● **Rows**
##########
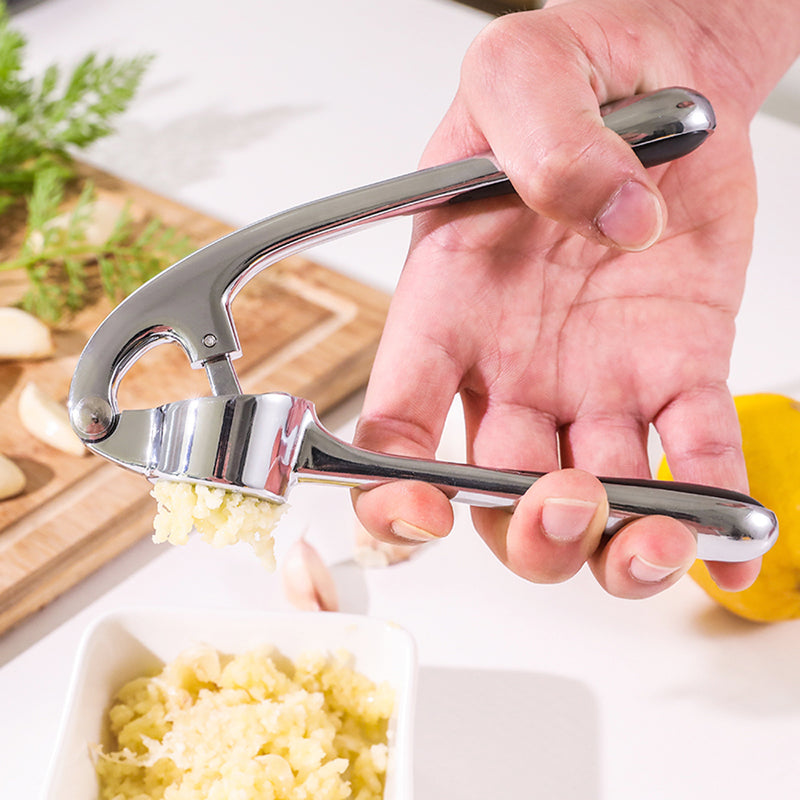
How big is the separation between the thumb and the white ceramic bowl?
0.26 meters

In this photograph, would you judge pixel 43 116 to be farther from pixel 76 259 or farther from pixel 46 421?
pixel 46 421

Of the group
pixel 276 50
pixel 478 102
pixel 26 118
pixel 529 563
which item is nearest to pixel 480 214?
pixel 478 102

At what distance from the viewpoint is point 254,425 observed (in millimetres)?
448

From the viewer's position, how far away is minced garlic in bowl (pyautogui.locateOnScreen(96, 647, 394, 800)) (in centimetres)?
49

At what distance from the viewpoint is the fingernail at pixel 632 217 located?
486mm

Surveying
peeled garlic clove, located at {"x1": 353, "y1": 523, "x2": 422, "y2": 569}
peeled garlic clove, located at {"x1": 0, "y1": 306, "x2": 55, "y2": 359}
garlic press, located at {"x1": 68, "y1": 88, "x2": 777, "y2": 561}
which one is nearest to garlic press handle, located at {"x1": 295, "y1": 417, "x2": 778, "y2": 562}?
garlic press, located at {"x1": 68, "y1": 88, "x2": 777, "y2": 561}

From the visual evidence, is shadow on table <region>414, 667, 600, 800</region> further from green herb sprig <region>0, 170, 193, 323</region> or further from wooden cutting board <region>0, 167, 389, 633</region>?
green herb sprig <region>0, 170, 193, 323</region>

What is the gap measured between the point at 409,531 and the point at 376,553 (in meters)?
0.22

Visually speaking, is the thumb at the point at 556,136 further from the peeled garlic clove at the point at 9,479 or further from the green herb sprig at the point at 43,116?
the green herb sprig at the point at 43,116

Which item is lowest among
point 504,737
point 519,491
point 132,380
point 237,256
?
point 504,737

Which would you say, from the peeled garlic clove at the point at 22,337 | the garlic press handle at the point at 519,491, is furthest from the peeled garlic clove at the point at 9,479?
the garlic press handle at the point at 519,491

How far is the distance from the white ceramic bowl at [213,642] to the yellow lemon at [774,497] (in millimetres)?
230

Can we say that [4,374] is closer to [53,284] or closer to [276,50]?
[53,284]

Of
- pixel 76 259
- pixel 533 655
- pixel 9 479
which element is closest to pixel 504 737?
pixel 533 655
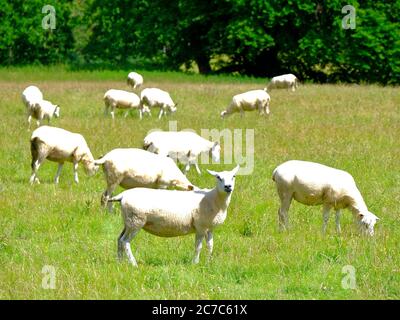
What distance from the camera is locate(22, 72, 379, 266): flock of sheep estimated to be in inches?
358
##########
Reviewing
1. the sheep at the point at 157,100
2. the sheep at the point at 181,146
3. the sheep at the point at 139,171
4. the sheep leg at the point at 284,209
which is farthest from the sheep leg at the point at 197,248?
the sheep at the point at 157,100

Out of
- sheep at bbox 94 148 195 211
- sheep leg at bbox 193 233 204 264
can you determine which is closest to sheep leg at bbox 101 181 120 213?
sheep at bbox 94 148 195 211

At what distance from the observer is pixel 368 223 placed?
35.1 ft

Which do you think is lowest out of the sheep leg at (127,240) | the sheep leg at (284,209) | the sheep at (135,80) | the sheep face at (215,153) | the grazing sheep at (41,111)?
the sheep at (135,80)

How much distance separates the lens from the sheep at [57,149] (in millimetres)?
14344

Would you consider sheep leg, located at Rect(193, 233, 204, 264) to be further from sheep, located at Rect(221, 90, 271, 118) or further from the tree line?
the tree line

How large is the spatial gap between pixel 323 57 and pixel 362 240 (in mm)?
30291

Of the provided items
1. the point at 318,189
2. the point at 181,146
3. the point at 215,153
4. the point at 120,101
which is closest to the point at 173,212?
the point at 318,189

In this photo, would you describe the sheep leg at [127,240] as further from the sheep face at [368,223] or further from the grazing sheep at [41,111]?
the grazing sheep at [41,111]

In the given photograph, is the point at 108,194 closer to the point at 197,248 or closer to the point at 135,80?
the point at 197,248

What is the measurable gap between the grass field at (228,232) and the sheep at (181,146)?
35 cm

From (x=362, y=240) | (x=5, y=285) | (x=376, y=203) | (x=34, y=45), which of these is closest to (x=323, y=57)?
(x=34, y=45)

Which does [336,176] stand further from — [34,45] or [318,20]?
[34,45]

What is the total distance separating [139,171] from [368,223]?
##########
● **Problem description**
Copy the lines verbatim, beginning at the line that contains "Of the provided items" and ending after the line that contains "What is the total".

● **Answer to this problem**
Of the provided items
1. the point at 318,189
2. the point at 181,146
3. the point at 215,153
4. the point at 120,101
which is closest to the point at 173,212?
the point at 318,189

In this photo, would you describe the sheep leg at [127,240] as further from the sheep face at [368,223] or further from the grazing sheep at [41,111]?
the grazing sheep at [41,111]

In the given photograph, is the point at 108,194 closer to the point at 197,248 or closer to the point at 135,80?
the point at 197,248

What is the measurable gap between the grass field at (228,232) and the sheep at (181,146)?
35 cm

From (x=362, y=240) | (x=5, y=285) | (x=376, y=203) | (x=34, y=45), which of these is closest to (x=323, y=57)?
(x=34, y=45)

Which does [336,176] stand further from — [34,45] or [318,20]?
[34,45]

What is the total distance separating [139,171] from [368,223]?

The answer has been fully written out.